Sixty-three MAGs encode subunits for all five complexes of the electron transport chain (ETC), with cbb3-type as complex III. Interestingly, 63 out of 66 MAGs harbour cbb3-type cytochrome c oxidase subunits I-III (ccoN, ccoO, ccoP), forming the minimal functional unit [87] (Fig. 6, Supplementary Table 8). These genes were not found in other Holophagaceae and any other genome streamlined lineages such as Nanopelagicales, Methylopumilus and Patescibacteria [5, 10, 89]. These oxidases have high oxygen affinity, indicating a putative capacity for microaerobic respiration in low O2 environments, conserving energy under such conditions [28, 90, 91]. These oxidases are suggested to have three roles for Acidiparvus.

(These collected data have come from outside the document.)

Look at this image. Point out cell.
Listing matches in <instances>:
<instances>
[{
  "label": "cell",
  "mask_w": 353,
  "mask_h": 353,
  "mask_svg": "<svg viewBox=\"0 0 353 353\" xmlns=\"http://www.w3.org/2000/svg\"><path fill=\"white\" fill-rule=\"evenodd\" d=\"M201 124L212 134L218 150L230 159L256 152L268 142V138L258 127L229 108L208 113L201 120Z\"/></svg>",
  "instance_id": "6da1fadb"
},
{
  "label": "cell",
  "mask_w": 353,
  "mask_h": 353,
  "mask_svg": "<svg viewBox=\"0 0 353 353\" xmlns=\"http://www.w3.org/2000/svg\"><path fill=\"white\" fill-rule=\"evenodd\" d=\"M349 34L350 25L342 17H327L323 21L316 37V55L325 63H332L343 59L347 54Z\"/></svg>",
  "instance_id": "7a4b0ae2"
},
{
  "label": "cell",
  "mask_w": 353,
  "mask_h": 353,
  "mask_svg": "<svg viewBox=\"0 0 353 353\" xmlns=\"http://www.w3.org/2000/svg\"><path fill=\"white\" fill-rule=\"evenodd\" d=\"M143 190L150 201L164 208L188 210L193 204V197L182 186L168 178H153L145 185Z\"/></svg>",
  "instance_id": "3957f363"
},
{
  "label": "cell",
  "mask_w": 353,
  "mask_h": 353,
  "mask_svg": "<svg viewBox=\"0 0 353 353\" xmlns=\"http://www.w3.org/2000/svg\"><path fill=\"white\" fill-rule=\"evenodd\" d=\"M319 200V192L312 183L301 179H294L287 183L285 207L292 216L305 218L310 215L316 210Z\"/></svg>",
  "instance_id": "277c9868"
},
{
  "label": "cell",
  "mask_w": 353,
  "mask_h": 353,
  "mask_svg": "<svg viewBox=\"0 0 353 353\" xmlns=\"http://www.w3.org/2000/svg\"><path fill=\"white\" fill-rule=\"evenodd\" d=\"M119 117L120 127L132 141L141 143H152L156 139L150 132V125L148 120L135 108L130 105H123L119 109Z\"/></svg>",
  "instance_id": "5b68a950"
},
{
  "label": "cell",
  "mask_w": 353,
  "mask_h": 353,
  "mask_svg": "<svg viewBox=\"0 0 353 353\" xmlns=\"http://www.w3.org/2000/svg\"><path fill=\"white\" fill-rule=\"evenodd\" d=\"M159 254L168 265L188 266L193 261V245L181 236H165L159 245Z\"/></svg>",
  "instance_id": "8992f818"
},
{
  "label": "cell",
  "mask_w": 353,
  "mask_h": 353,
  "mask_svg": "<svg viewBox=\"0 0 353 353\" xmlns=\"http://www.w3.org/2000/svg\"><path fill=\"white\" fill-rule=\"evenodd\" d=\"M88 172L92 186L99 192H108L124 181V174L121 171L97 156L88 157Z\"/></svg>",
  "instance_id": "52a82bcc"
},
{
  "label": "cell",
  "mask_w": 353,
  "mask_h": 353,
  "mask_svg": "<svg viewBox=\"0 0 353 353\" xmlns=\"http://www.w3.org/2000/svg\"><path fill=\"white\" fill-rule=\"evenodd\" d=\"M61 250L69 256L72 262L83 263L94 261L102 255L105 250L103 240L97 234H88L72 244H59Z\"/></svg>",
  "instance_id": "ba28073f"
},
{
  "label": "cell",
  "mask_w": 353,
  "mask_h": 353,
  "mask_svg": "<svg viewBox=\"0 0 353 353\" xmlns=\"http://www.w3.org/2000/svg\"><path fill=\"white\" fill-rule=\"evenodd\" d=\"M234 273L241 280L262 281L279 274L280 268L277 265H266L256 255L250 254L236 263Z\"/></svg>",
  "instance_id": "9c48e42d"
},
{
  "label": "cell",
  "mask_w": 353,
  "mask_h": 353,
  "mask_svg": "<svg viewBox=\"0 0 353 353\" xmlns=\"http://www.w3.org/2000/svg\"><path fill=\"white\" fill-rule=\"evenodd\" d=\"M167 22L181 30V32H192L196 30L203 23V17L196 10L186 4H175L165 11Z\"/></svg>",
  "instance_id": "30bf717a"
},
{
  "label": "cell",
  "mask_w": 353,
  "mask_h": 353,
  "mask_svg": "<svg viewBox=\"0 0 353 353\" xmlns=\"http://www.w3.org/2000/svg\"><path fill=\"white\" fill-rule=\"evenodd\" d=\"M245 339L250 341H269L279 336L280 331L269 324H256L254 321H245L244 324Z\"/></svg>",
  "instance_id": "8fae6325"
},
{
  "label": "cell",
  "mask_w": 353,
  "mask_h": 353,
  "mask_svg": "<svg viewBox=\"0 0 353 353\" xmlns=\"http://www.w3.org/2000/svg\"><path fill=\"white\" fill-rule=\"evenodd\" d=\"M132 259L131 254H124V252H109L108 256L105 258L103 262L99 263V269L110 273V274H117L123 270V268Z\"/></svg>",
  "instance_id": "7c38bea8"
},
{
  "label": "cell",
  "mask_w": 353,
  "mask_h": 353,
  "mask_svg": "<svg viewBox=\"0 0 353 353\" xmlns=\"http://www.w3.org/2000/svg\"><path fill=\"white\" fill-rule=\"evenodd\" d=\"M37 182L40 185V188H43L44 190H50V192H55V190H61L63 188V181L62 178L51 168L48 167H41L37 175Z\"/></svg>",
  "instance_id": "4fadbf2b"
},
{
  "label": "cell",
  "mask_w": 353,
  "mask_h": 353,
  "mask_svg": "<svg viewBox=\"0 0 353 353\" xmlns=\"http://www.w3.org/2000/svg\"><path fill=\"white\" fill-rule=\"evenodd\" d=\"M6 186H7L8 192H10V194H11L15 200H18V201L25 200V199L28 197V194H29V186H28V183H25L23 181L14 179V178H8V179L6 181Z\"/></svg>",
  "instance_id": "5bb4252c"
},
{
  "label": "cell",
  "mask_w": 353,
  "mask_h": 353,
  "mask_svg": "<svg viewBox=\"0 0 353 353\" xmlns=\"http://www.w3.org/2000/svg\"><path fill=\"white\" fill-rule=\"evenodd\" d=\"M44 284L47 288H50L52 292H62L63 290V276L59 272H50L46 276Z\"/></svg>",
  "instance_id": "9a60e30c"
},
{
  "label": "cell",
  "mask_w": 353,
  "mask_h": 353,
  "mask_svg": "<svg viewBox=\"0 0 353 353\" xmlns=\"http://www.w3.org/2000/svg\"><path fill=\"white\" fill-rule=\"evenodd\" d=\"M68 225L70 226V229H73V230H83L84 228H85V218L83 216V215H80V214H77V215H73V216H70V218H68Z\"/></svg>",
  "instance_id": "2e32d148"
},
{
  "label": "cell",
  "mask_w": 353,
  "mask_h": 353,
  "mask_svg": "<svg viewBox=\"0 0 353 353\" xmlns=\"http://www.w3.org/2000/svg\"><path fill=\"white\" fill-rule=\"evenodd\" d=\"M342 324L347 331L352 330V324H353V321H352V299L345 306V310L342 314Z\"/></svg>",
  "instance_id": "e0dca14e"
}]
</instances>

Firstly, conserving energy through O2 reduction in aerobic respiration. Secondly, adapting to microaerobic environments and O2 scavenging. Thirdly, expanding their distribution throughout epilimnion and hypolimnion columns [28, 89].
Besides the high-O2 affinity oxidases, 27 MAGs also encode for all subunits of the five complexes in the ETC, suggesting besides a fermentative lifestyle, Acidiparvus also participates in both O2 scavenging and aerobic energy production. Indeed, MAGs recovered from the hypolimnion from lakes Most, Thun and Maggiore (60m, 180m, 300m respectively) have both complete ETC and functional cbb3-type cytochrome c oxidase. Furthermore, CARD-FISH shows the presence of Acidiparvus down to a depth of 300m, and metagenomic fragment recruitment indicates that the lineage is abundant at both epi- and hypolimnion (Fig. 1, Supplementary Table 2). Thus, all evidence points towards a high flexibility of this lineage to adapt to both surface and deep water columns.